And my love of Halloween only adds to what inspires my writing.
In fact, Halloween has left me feeling so inspired this year that I might just be seeing some of you over at NaNoWriMo this year - my first attempt at that crazy frantic wildy abandoned writing frenzy.
Then again, I pretty much write that way already when I'm doing one of those short little bits we like to call short stories.
LV Gaudet
http://www.nanowrimo.org/
Thank you for hosting our featured discussion, L.V. The only book I've written that touches on any holiday is A Spark of Heavenly Fire. I liked the idea that as my hero got closer to Christmas, she became more giving.
Hi Pat,My latest book, "Buying Murder" begins in early November and runs into the new year. It definitely has references to the holidays, with attendance at an office party supplying an alibi for one suspect.
I live in Santa Cruz, however, and set the mysteries I write here as well. Santa Cruz is noted for Halloween celebrations that are bigger than New Year's Eve celebrations.
I've just begun working on the fourth book in the Regan McHenry Real Estate Mysteries series. It opens with Death handing out notes with future dates on them to people out celebrating downtown. One of the notes has a time on it rather than a date.... It's a book I've been wanting to do just so I can use Halloween, which is my favorite holiday, in it.
Santa Cruz is close to San Francisco so this year we are a sea of orange and black because we've all got Giants fever (Go Giants!) which makes Halloween even more fun.
Nancy Lynn Jarvis
When i worked at the local library, the staff wwore costumes on Halloween. Then mothers who brought the "Under 4"crowd would dress the little ones, even if they didn't know what was going on. I used to like a gypsy outfit, full swinging skirt & lots of cheap jewelery. We had a director who would dress as Dracula & it was a perfect fit. Some of the little kids would cling to their mothers & cry when they saw his red-lined cape approaching. They don't do that any more & I think it's too bad, though the kids still dress up when they visit.
This is the most Halloween-y book I've written. It's got a ghost and a portal and other scary stuff, but the setting is a snowy wintertime New Jersey.Things can go bump in the night during the wintertime, too. :^)
Penelope,Where I come from, a snowy wintertime setting goes hand in hand with Halloween, making it even more suiting.
It's not unusual here to have snowdrifts and snowhills by Halloween.
And yes, things can go bump in the night anytime. Thrillers are a year round Halloween wonderland.
Marion,I agree, it's always nicer when the adults to that little extra bit. It adds so much more to any event or holiday for the kids.
The Fall season in general with all it's wonderful colors, smells, and sights is always a good reason to wirte. Halloween just brings it up a notch. When I think of fall I am reminded of the first day of school with clean new notebooks just ready for writing down my thoughts.
From the first day of school until New Year's Eve is my favorite time to write.
I have a interview with Greg Mitchell who writes Christian Horror. Since its Halloween time I thought you guys might want to check it out and see what he has to say about writing Horror for Christians.http://writesthoughts.blogspot.com/20...
I don't use holidays like Hallowe'en for inspirations to my writing. I am not a Horror writer it really doesn't matter.
********************
Task list:
1. Answer these from the Halloween writing discussion:
(a) Which book begins in early November and runs into the new year?
(b) What did the library director dress as on Halloween?
(c) What series does the planned fourth book belong to?
2. Add the next comment to the Halloween writing discussion, carrying on after its final remark.
The listing after this discussion has no connection to it.

Provided records:
********************
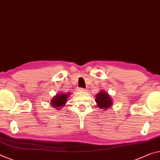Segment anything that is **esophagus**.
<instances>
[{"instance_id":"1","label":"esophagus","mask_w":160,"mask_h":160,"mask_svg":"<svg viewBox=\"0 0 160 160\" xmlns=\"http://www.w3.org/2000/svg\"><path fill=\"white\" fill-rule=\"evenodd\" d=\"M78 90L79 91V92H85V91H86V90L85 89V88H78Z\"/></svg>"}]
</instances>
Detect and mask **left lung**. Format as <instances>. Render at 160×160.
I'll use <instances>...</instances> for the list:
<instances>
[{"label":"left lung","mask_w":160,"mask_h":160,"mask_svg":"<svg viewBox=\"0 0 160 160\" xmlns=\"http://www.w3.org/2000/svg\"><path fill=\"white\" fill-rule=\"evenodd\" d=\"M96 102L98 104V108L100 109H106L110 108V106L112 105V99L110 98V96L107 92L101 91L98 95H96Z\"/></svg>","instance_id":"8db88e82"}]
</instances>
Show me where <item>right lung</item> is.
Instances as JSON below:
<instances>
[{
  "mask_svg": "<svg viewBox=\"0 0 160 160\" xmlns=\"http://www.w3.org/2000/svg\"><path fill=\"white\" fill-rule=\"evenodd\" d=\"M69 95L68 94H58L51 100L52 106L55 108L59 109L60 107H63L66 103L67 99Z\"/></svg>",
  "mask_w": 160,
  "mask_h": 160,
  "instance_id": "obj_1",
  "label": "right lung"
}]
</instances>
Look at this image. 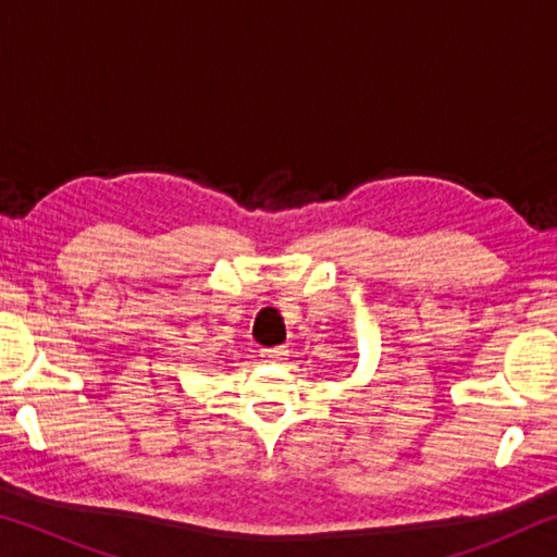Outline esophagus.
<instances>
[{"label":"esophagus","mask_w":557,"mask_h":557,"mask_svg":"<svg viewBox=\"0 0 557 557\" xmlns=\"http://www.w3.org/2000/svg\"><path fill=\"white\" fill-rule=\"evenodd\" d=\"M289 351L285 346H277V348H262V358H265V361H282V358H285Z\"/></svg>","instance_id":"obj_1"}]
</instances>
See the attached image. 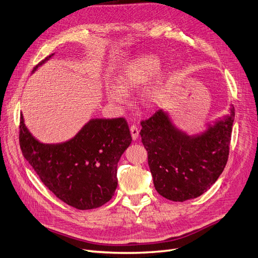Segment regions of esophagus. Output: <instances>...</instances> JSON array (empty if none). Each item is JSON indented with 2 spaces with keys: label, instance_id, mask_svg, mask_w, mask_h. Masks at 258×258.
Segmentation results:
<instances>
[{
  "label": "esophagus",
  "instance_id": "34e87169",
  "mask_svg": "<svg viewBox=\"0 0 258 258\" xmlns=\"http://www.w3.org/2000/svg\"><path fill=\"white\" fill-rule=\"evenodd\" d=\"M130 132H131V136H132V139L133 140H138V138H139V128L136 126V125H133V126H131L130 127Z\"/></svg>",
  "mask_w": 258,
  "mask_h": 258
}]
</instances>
********************
Results for the exercise:
1.
(a) "Buying Murder"
(b) Dracula
(c) The Regan McHenry Real Estate Mysteries series

2.
I work for a service that sends us to disabled senior's homes to care for them, but sometimes we go to facilities/institutions to care for certain individuals. I was at one of these facilities the other night and they were having a halloween event. After dinner, I went for my lunch break and left my charge with the activities director. When I came back, the activities director had a cd player going with scary music and he was reading tales of horror to a group of five or six, most of whom were coming in and out of drug induced sleep in their wheelchairs.
I said to the fellow I was caring for (he was the only alert one of the bunch), "I don't get this halloween stuff--I don't understand it. Seems like those old ladies might get scared."
He immediately tells me, "Lighten up. Have a litte fun. Don't take it so serious."
"Alright," I concede, unwillingly--not convinced.
But then he adds, "Do as I say, not as I do."
I'm not big on holidays of any kind, although I wonder if I'd miss them if they were outlawed or otherwise discontinued. I do appreciate religious holidays, for remembering the saints and sages, but you know, they're mostly used for selling us useless stuff. Oh well... Happy Halloween! I guess I'll go as Eeyore.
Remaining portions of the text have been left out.